WHAT THE TASK REQUIRES:
Copy out each of the lines below that contains the word "higher".

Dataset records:
• • • • • • •

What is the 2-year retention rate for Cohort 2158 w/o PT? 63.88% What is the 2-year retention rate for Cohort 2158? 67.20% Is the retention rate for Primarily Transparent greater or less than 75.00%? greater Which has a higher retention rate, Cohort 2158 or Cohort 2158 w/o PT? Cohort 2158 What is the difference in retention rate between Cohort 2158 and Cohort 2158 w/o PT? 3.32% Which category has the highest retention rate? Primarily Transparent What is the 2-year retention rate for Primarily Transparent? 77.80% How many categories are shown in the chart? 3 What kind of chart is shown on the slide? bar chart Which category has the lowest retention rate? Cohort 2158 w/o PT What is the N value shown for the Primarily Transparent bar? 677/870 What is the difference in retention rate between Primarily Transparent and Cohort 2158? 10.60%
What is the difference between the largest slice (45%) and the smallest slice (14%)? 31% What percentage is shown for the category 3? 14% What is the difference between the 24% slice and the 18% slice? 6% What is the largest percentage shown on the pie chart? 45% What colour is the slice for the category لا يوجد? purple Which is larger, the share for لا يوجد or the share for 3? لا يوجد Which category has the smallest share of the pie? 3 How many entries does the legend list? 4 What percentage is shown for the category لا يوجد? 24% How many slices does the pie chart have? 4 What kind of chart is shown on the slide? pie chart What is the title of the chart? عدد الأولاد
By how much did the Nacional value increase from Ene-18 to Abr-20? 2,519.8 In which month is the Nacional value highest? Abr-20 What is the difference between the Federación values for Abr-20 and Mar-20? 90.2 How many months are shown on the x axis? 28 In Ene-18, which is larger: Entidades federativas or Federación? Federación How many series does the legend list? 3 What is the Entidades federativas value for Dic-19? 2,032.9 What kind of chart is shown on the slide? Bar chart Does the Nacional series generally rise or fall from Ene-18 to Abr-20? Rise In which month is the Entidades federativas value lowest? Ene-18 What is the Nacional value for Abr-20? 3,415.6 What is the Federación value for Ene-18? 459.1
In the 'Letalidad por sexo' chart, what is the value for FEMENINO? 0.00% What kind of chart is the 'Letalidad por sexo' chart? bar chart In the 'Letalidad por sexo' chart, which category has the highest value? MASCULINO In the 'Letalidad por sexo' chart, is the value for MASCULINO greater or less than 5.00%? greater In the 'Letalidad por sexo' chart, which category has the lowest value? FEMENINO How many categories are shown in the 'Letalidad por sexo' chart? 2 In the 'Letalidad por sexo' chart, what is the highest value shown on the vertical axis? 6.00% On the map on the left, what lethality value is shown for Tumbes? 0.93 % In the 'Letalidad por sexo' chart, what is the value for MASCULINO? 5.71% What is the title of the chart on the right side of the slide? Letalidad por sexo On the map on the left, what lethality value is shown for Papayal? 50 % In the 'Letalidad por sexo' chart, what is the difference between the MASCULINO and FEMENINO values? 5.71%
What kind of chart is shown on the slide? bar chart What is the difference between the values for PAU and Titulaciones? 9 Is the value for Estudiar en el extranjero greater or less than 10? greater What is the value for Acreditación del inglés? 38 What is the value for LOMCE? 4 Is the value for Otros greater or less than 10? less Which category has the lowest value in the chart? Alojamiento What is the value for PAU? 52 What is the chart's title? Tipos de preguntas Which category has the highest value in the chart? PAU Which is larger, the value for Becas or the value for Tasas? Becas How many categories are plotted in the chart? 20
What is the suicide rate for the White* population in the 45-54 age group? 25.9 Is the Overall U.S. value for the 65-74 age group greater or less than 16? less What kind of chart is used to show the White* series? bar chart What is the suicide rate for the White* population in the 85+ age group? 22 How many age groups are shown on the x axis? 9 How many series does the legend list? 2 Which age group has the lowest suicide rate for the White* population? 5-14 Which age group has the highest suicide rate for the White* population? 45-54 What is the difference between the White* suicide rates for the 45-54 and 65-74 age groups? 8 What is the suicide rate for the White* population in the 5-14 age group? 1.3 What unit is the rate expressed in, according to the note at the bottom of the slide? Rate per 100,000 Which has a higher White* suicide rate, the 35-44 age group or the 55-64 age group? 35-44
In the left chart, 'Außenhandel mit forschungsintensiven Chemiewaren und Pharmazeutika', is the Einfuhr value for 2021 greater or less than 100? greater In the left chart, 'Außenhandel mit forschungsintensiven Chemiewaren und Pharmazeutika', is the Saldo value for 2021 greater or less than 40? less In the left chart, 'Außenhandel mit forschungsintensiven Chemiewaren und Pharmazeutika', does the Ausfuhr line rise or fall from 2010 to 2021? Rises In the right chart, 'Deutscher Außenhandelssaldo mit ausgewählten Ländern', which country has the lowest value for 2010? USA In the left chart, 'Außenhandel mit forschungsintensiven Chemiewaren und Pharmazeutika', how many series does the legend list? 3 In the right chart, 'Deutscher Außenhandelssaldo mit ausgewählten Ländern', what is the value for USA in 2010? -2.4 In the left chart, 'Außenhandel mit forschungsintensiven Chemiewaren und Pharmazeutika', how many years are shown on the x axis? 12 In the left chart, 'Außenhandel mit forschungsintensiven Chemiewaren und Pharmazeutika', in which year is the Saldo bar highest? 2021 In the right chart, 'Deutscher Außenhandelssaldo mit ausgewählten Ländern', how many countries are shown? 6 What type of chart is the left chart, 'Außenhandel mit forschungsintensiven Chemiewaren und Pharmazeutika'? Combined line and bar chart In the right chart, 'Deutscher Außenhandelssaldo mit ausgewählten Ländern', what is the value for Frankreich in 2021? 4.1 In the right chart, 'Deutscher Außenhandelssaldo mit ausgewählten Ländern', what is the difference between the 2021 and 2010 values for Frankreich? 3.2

• • • • • • •

SOLUTION TO THIS PROBLEM:
What is the 2-year retention rate for Cohort 2158 w/o PT? 63.88% What is the 2-year retention rate for Cohort 2158? 67.20% Is the retention rate for Primarily Transparent greater or less than 75.00%? greater Which has a higher retention rate, Cohort 2158 or Cohort 2158 w/o PT? Cohort 2158 What is the difference in retention rate between Cohort 2158 and Cohort 2158 w/o PT? 3.32% Which category has the highest retention rate? Primarily Transparent What is the 2-year retention rate for Primarily Transparent? 77.80% How many categories are shown in the chart? 3 What kind of chart is shown on the slide? bar chart Which category has the lowest retention rate? Cohort 2158 w/o PT What is the N value shown for the Primarily Transparent bar? 677/870 What is the difference in retention rate between Primarily Transparent and Cohort 2158? 10.60%
What is the suicide rate for the White* population in the 45-54 age group? 25.9 Is the Overall U.S. value for the 65-74 age group greater or less than 16? less What kind of chart is used to show the White* series? bar chart What is the suicide rate for the White* population in the 85+ age group? 22 How many age groups are shown on the x axis? 9 How many series does the legend list? 2 Which age group has the lowest suicide rate for the White* population? 5-14 Which age group has the highest suicide rate for the White* population? 45-54 What is the difference between the White* suicide rates for the 45-54 and 65-74 age groups? 8 What is the suicide rate for the White* population in the 5-14 age group? 1.3 What unit is the rate expressed in, according to the note at the bottom of the slide? Rate per 100,000 Which has a higher White* suicide rate, the 35-44 age group or the 55-64 age group? 35-44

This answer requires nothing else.